Vos enfants passent-ils trop de temps devant un écran?

C’est parfois, a-t-on le sentiment, la seule manière d’obtenir un peu de répit comme parent : installer notre enfant devant l’un des nombreux écrans qui habillent le décor de notre quotidien. Téléphone portable, tablette, ordinateur, télévision…

Mais il appert que, si les émissions, jeux et autres divertissements qu’ils y consomment peuvent favoriser l’apprentissage, l’excès a des conséquences néfastes sur leur santé.

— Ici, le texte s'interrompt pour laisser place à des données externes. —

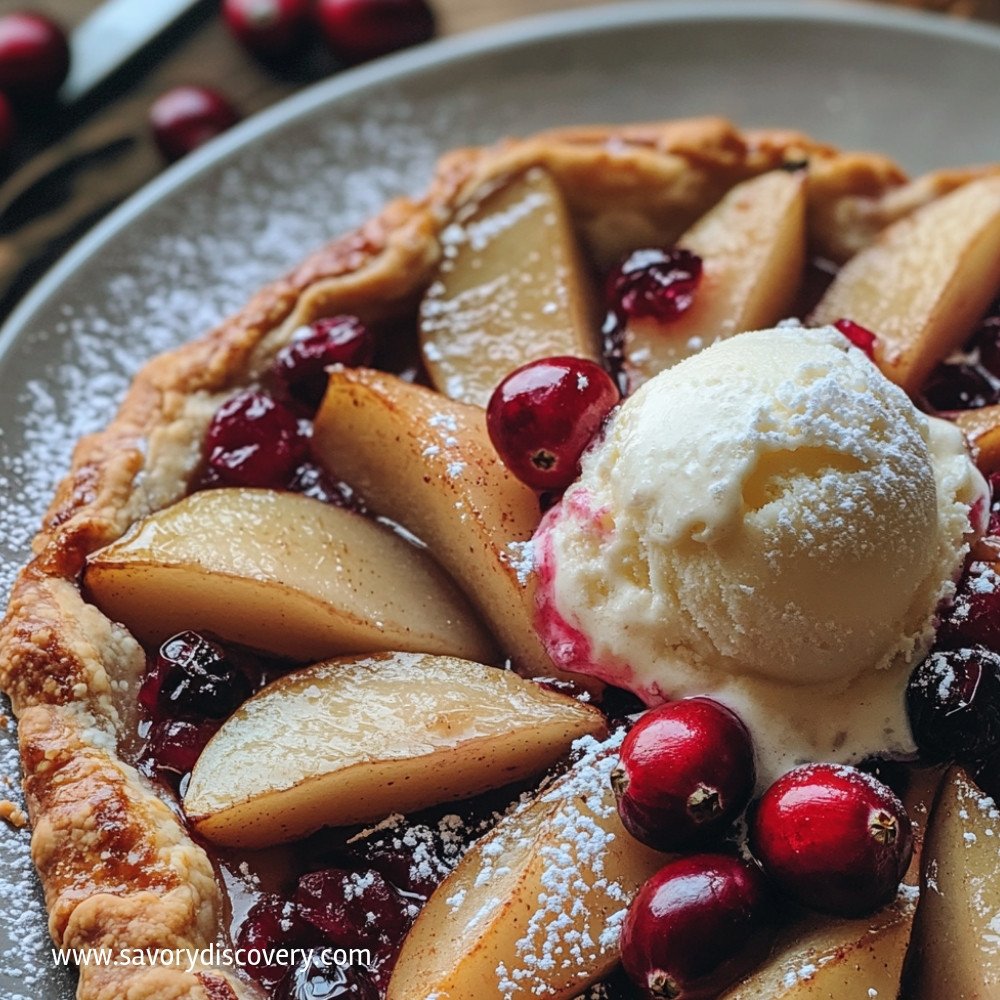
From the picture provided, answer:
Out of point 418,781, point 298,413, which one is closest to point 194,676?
point 418,781

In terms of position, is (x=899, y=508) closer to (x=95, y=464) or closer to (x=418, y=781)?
(x=418, y=781)

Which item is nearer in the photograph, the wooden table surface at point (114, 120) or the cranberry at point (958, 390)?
the cranberry at point (958, 390)

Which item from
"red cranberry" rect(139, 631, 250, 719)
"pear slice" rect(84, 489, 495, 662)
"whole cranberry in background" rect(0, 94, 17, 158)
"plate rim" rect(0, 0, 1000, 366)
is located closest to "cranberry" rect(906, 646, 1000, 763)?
"pear slice" rect(84, 489, 495, 662)

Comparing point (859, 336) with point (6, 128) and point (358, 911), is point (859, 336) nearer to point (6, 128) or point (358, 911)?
point (358, 911)

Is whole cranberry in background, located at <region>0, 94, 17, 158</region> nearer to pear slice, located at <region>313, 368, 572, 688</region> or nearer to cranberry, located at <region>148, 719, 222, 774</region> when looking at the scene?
pear slice, located at <region>313, 368, 572, 688</region>

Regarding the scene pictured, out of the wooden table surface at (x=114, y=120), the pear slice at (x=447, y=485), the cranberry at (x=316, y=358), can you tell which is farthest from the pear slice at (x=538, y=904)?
the wooden table surface at (x=114, y=120)

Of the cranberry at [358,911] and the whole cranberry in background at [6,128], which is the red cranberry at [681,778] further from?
the whole cranberry in background at [6,128]
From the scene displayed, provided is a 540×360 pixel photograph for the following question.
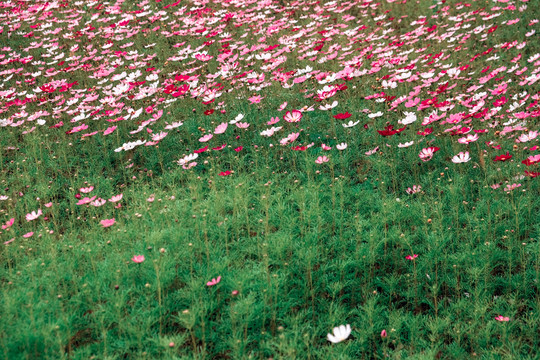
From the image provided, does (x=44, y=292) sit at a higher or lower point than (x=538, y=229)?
higher

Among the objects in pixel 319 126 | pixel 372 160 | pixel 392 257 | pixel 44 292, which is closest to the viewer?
pixel 44 292

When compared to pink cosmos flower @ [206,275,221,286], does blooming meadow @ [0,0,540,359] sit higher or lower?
lower

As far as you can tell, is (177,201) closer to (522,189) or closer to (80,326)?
(80,326)

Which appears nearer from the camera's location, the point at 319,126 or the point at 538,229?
the point at 538,229

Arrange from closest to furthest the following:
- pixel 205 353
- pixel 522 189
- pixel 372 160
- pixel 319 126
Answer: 1. pixel 205 353
2. pixel 522 189
3. pixel 372 160
4. pixel 319 126

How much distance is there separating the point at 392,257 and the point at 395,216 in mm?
350

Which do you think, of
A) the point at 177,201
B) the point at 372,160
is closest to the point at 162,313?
the point at 177,201

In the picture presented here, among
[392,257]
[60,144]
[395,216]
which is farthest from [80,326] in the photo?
[60,144]

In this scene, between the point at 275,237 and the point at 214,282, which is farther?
the point at 275,237

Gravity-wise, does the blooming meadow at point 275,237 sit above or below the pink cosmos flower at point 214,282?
below

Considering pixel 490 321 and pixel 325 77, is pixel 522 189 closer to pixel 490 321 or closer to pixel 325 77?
pixel 490 321

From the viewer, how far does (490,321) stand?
2.29 meters

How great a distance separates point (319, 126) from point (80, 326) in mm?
3011

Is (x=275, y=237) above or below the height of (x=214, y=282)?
below
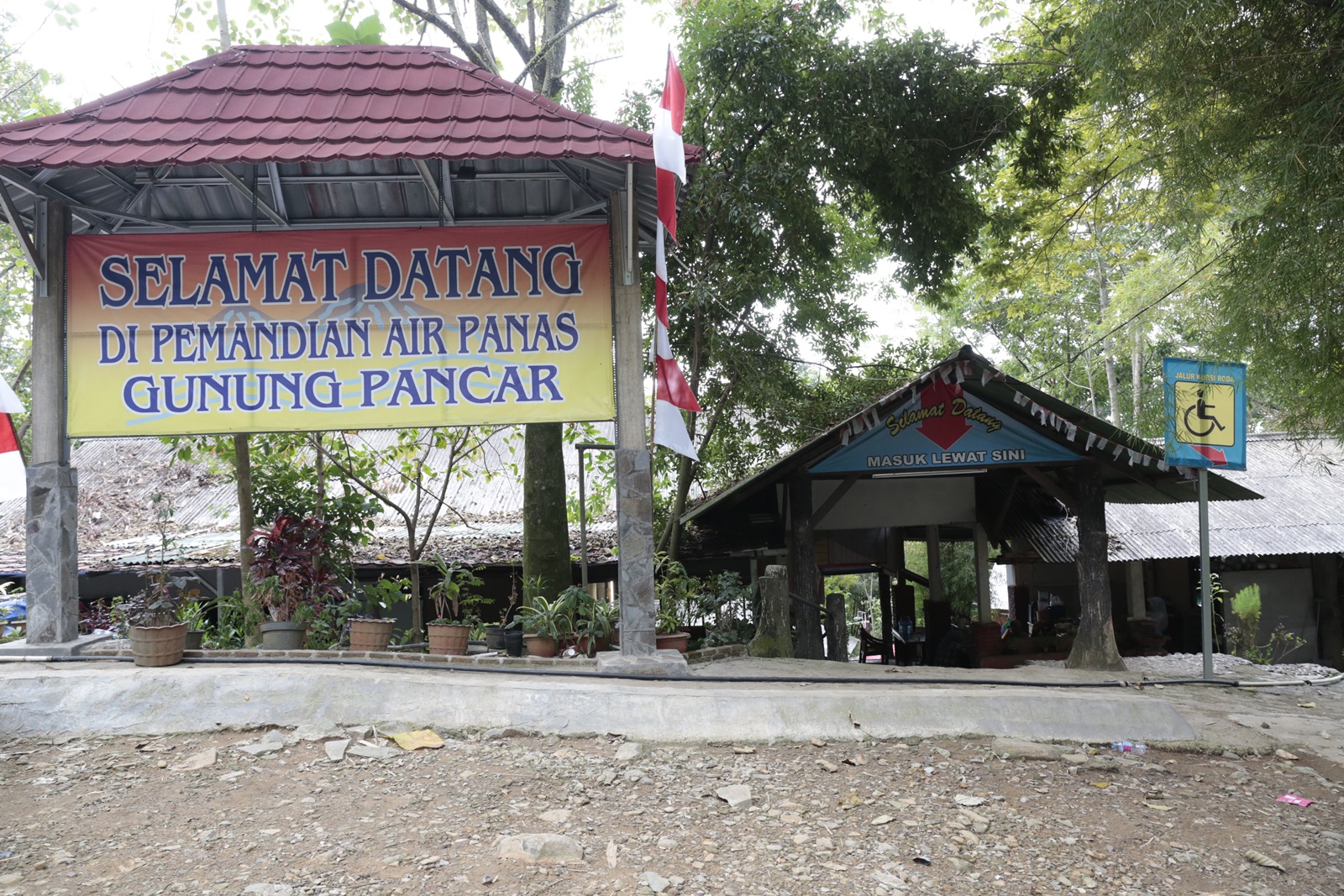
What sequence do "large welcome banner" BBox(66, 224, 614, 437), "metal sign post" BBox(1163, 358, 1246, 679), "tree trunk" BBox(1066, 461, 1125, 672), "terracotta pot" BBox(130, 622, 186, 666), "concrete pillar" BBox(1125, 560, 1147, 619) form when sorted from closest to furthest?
1. "terracotta pot" BBox(130, 622, 186, 666)
2. "large welcome banner" BBox(66, 224, 614, 437)
3. "metal sign post" BBox(1163, 358, 1246, 679)
4. "tree trunk" BBox(1066, 461, 1125, 672)
5. "concrete pillar" BBox(1125, 560, 1147, 619)

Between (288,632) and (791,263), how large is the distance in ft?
22.4

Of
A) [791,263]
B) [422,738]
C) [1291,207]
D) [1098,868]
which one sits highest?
[791,263]

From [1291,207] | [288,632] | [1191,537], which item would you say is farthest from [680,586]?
[1191,537]

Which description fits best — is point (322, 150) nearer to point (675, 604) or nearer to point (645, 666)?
point (645, 666)

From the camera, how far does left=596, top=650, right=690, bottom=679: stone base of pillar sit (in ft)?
21.0

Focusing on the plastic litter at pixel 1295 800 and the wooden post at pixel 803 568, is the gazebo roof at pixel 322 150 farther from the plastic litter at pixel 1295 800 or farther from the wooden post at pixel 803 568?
the plastic litter at pixel 1295 800

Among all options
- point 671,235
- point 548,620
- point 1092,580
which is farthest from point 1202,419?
point 548,620

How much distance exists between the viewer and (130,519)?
47.2ft

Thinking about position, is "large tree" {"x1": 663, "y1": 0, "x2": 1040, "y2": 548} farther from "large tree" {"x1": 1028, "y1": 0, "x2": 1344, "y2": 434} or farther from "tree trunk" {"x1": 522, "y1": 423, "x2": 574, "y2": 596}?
"large tree" {"x1": 1028, "y1": 0, "x2": 1344, "y2": 434}

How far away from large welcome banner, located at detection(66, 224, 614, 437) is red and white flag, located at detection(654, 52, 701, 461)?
39 centimetres

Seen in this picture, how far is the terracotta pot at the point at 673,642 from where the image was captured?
24.9 feet

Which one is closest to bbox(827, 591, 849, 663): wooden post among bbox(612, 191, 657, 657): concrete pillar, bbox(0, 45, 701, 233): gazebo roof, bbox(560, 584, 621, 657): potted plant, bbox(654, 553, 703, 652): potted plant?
bbox(654, 553, 703, 652): potted plant

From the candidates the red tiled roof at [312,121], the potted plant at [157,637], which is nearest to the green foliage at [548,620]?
the potted plant at [157,637]

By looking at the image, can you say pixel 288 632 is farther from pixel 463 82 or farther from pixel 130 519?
pixel 130 519
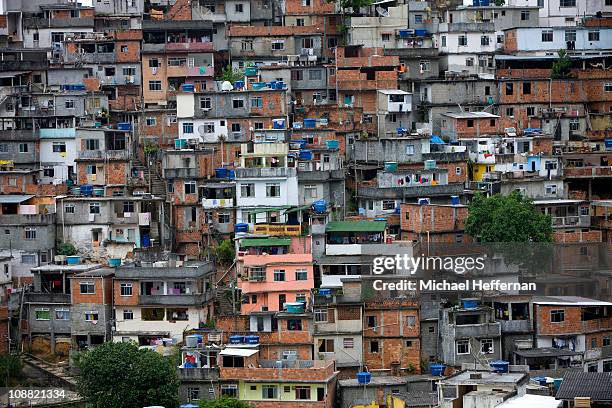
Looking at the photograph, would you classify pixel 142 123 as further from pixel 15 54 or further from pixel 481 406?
pixel 481 406

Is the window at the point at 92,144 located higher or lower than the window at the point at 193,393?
higher

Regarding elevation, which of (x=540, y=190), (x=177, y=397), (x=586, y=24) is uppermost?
(x=586, y=24)

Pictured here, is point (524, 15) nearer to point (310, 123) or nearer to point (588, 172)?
point (588, 172)

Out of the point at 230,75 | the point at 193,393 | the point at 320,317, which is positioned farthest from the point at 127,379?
the point at 230,75

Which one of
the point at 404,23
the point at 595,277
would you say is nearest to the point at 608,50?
the point at 404,23

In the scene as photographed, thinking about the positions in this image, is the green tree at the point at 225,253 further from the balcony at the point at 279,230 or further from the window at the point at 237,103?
the window at the point at 237,103

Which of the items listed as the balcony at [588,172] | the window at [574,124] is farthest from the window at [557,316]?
the window at [574,124]

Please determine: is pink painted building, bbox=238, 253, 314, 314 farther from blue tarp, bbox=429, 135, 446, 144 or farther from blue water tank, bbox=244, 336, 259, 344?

Afin de faire le point sur la question en employant de véritables études scientifiques pour appuyer ses recommandations, la Société canadienne de pédiatrie a publié un document dans lequel elle détaille les effets de ce qui n’est déjà plus une nouveauté technologique dans nos vies. Elle propose aussi quelques bonnes pratiques à adopter pour éviter les dérives.

Des écrans partout

Avant, il y avait la télé. Plusieurs parents sont demeurés scotchés devant pendant des pans entiers de leur enfance, c’est bien vrai. Mais les écrans nous suivent désormais partout. Dans l’auto. Au parc. Dans les salles d’attente. À l’épicerie.

Trop pour la santé

En 2014, on constatait que les jeunes de 2 à 5 ans passent plus de deux heures par jour devant un écran en moyenne. Selon les directives en matière de comportement sédentaire, cette activité ne devrait pas meubler plus d’une heure quotidiennement chez les enfants de cette tranche d’âge.

Les effets positifs pas totalement démontrés

Les études qui évaluent l’influence favorable sur le développement du cerveau des enfants qui regardent des écrans et interagissent avec eux sont encore trop limitées. On ne peut donc pas parler d’un contrepoint positif aux effets clairement nocifs de la passivité qu’entraîne leur usage excessif.

Le faire avec eux

Pour que les plus jeunes enfants comprennent bien ce qui se passe dans l’écran et qu’ils en tirent profit, ils doivent le regarder avec un adulte. Surtout s’il s’agit de contenu éducatif. L’appareil électronique ne devrait donc pas constituer un «parking» à marmots, mais un outil d’apprentissage qui doit être non seulement supervisé, mais dirigé par la personne responsable. Il faut poser des questions, mettre en contexte, expliquer, sinon l’information est rarement assimilée.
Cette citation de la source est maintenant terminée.